Not only has the Pittsburgh Pirate reliever recovered from a pitcher's most dreaded injury, a torn rotator cuff, he is pitching better than ever thanks to a new type of arthroscopic surgery.And, Gott said, thanks to the determination to get his head together as soon as he got his arm together he may be on the way to being the kind of pitcher many always thought he could be.

"They always said I had a million dollar arm and a 10-cent brain," he said.

Despite a 95-mph fastball and big-league breaking ball, Gott struggled to a 21-30 record in three seasons with the Blue Jays, then was traded to the San Francisco Giants. But even a change of leagues didn't bring a change of luck.

Gott was 7-10 in 1985, then blew out his right shoulder a year later. Some Giants officials feared the injury was career-threatening.

"That kind of fueled the fire," Gott, a former BYU student, said. "If you're a competitor, you don't like being told you can't do something."

In June 1986, Gott was told he could either undergo a new type of arthroscopic surgery and an intensive rehabilitation program or risk going under the knife for conventional surgery.

"A lot of pitchers just don't come back from rotator cuff injuries," Gott said. "They told me that If I got scoped, the rehab would last for the rest of my life, that it wouldn't be easy.

"As soon as I heard that, the challenge was on."

Gott had a partial tear of the supraspinator tendon, which helps stabilize the upper arm. His doctors, including Dr. Jim Andrews of Columbus, Ga., inserted fiberoptic probes into the joint to allow them to see the area being repaired.

They operated on the tendon tear by making a tiny slice in the shoulder, the same technique used on thousands of sports-related knee injuries. The advantage to arthroscopic surgery is that since the incision is so small, the recovery time is usually weeks instead of months.

But since arthroscopic surgery has been used so rarely for shoulder injuries, doctors still aren't sure how successful it is in comparison to conventional surgery. So there was still the unknown factor whether Gott could get well.

In order to build up his newly repaired arm, Gott began lifting small dumbbells in a variety of exercises. He avoided heavy weights in order not to risk reinjuring the just-repaired tendon.

The longer Gott stayed with the rehab program, the stronger his arm got. And when he started throwing again, he discovered his fastball was even faster.

"Before I was hurt, I could throw 94, 95 (mph) ... but I was throwing 98 (mph) consistently," he said."

The pitching-rich Giants used Gott mainly as a middle-innings reliever last season, but it wasn't until he was traded to the Pirates last August that he finally began reaching his potential.

Gott was 0-2 with a 1.45 earned run average in 25 appearances with the Pirates and had 13 saves in 16 opportunities. This season, while sharing the late-inning stopper's role with former Giants teammate Jeff Robinson, Gott is 1-0 with one save and a 3.38 ERA.

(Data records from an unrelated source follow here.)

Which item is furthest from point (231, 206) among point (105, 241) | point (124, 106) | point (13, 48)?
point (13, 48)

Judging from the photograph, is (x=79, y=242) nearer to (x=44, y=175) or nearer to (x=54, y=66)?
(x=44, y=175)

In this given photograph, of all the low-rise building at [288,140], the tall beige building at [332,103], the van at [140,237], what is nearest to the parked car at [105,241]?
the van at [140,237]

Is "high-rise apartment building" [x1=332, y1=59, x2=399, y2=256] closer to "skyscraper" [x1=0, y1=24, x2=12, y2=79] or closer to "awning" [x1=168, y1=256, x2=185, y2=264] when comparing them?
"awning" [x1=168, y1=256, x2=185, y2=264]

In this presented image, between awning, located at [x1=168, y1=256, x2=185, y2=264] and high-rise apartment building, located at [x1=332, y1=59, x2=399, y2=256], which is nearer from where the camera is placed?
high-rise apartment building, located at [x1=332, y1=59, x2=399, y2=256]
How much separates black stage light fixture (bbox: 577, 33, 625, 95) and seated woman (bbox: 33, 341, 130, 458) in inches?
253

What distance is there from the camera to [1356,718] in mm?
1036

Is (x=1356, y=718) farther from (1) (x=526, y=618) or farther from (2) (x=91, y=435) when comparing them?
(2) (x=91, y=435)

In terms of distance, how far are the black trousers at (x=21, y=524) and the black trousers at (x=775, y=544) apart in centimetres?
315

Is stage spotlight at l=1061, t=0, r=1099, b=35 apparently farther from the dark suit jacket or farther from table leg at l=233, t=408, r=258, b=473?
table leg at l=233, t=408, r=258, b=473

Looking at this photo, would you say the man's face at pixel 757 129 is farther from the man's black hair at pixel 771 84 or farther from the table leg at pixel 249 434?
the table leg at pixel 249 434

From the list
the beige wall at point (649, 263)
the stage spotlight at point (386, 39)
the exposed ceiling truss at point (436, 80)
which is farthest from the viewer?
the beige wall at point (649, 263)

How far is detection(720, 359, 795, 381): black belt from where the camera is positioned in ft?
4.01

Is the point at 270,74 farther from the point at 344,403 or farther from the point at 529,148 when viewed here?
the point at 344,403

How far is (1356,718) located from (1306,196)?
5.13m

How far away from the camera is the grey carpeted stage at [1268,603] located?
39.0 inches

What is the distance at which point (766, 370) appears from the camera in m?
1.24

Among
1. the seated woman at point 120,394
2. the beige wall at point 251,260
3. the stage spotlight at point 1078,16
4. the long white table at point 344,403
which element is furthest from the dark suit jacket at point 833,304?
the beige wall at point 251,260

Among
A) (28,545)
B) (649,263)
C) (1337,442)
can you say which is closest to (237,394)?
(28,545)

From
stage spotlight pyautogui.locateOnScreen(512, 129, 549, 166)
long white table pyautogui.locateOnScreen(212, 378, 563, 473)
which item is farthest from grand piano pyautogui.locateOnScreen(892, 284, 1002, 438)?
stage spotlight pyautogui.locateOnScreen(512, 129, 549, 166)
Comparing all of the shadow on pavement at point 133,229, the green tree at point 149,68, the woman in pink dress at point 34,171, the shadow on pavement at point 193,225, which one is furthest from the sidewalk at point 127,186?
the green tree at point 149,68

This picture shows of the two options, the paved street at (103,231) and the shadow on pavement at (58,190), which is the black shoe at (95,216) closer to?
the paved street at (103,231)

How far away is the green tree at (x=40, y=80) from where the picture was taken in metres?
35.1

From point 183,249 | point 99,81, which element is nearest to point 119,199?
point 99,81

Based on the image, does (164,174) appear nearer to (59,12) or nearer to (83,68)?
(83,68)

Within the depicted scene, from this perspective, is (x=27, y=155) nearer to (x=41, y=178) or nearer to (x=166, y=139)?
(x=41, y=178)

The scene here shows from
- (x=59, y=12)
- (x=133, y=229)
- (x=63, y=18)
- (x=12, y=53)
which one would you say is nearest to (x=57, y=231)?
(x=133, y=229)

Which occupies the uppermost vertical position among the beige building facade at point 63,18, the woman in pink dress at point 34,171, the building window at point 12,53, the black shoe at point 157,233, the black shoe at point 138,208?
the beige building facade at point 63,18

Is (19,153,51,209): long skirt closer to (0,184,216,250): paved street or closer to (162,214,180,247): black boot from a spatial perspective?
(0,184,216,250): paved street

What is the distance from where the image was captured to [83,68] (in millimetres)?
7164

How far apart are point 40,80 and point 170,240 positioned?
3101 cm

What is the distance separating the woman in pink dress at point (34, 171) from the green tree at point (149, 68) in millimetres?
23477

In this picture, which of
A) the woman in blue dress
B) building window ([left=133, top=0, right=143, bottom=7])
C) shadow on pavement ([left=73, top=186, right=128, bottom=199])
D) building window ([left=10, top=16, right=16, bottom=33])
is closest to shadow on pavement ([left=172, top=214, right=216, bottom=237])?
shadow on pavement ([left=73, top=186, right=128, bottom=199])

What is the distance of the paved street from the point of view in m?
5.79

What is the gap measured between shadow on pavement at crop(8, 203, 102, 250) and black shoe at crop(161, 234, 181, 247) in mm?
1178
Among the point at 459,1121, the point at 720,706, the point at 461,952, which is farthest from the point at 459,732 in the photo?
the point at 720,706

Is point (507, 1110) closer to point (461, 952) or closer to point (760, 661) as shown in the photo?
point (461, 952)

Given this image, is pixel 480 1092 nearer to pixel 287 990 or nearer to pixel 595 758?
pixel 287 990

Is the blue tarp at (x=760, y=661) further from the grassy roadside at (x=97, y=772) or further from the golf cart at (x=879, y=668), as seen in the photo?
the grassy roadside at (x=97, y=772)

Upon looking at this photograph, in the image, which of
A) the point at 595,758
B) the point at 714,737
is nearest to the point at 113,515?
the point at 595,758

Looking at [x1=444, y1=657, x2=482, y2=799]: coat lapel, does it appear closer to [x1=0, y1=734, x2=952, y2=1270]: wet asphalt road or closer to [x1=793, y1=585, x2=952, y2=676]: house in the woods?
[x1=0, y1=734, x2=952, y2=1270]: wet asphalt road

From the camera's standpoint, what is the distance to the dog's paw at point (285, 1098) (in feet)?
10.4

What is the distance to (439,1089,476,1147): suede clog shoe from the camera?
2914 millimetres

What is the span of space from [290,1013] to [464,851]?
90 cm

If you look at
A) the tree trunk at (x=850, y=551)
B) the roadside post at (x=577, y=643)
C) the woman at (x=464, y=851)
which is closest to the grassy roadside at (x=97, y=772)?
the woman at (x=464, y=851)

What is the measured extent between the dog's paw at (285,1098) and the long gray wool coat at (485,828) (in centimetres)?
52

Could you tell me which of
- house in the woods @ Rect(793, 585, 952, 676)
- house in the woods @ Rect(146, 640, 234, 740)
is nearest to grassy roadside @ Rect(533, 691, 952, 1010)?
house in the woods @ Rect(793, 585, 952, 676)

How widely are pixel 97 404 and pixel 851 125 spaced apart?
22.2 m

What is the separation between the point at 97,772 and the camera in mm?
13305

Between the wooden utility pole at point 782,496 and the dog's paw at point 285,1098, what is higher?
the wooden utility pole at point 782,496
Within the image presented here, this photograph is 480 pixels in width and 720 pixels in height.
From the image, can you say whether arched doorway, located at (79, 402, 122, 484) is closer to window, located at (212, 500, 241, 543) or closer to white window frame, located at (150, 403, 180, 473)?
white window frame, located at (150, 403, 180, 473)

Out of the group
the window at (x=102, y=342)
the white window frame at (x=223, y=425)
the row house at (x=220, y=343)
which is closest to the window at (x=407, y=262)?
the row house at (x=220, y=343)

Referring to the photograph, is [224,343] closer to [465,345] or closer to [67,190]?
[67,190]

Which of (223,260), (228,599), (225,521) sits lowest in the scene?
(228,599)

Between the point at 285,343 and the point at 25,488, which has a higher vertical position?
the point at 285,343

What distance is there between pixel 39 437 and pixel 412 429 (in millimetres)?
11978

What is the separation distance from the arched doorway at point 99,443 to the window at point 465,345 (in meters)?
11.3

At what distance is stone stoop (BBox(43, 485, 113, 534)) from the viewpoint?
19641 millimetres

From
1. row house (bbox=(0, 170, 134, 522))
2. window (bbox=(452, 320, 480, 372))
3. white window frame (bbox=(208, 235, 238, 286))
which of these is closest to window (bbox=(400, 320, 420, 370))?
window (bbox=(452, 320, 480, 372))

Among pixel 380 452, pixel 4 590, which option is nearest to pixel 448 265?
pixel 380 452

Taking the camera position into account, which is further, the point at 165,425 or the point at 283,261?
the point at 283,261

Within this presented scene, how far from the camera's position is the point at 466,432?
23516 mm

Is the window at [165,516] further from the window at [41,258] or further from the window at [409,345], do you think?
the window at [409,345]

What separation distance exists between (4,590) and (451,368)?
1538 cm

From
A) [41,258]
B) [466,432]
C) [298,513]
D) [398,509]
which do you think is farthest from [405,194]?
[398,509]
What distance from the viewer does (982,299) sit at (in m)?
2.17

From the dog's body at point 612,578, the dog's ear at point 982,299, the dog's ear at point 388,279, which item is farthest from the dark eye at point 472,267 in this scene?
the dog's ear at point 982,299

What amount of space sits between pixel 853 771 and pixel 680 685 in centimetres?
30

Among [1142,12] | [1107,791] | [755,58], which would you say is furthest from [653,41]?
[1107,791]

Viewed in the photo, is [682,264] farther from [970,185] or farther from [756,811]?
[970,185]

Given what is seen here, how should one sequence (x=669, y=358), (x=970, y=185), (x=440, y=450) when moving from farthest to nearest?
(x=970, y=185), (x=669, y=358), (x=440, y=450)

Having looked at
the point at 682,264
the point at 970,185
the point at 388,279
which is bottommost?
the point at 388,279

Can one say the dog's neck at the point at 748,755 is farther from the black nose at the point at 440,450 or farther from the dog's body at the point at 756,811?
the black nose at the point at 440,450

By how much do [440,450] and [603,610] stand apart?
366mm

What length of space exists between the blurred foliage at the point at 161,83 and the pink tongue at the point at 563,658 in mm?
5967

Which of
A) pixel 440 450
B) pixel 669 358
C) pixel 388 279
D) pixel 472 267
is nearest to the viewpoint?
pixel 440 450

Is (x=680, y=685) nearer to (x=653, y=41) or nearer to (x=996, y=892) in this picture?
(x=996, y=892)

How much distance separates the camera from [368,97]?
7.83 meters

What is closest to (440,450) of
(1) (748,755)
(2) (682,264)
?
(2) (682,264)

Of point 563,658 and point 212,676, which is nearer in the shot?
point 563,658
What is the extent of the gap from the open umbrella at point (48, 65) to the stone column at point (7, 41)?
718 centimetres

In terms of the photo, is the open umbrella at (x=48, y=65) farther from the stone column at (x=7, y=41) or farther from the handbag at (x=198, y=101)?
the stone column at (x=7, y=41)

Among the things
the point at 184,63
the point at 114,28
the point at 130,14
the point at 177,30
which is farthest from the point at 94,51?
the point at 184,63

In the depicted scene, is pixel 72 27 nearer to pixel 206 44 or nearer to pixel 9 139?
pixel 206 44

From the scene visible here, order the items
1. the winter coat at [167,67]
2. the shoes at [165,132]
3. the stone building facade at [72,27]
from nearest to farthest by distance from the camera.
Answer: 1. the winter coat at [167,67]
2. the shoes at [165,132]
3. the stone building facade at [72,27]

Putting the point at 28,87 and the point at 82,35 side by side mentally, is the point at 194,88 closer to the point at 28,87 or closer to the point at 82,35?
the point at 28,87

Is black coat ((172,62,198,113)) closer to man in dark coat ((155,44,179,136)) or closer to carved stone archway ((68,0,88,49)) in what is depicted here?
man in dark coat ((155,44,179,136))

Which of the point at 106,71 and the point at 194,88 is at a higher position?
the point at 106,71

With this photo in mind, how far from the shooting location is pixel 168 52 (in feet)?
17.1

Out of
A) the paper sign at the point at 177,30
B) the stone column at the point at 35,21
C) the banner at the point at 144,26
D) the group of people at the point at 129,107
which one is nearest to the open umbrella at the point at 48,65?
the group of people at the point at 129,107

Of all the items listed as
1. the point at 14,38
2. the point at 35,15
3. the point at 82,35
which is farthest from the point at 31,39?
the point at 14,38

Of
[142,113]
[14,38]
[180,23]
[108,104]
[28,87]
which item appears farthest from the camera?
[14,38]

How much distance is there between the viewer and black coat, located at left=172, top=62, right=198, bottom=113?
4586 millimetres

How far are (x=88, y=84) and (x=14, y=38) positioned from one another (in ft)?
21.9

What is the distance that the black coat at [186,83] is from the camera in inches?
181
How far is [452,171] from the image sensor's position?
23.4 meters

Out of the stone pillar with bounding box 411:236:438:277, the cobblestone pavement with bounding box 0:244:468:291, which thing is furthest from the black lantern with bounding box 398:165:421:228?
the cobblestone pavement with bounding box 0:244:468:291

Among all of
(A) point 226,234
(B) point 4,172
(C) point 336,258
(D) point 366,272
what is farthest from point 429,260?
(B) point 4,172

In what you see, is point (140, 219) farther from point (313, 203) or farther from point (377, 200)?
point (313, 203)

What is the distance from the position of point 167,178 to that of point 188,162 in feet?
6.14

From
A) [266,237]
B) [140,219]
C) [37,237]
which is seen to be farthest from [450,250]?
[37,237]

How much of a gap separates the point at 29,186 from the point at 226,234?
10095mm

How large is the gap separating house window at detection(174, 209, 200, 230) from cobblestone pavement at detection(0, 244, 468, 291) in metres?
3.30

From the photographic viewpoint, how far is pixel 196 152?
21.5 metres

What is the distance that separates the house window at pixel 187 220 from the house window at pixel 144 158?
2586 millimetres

"He has become a real hammer for us in the bullpen," said Pirates manager Jim Leyland. "You can sense it among the other players ... they have a great deal of confidence when he or Jeff Robinson comes into the game."

Why was Gott able to recover from an injury that has ended the careers of so many?

"It's hard to say because everybody's shoulder is so different," Gott said. "Roger Clemens (of the Boston Red Sox) had about the same thing and he was able to come back, too. But maybe it was because they told me after I was injured that, `Now, it's all up to you.'

"Hey, when they told me that, I realized that it wasn't going to be easy, but it was up to me if I was going to have the rest of my career. It scares you to think your career might be over before you've accomplished what you want to accomplish."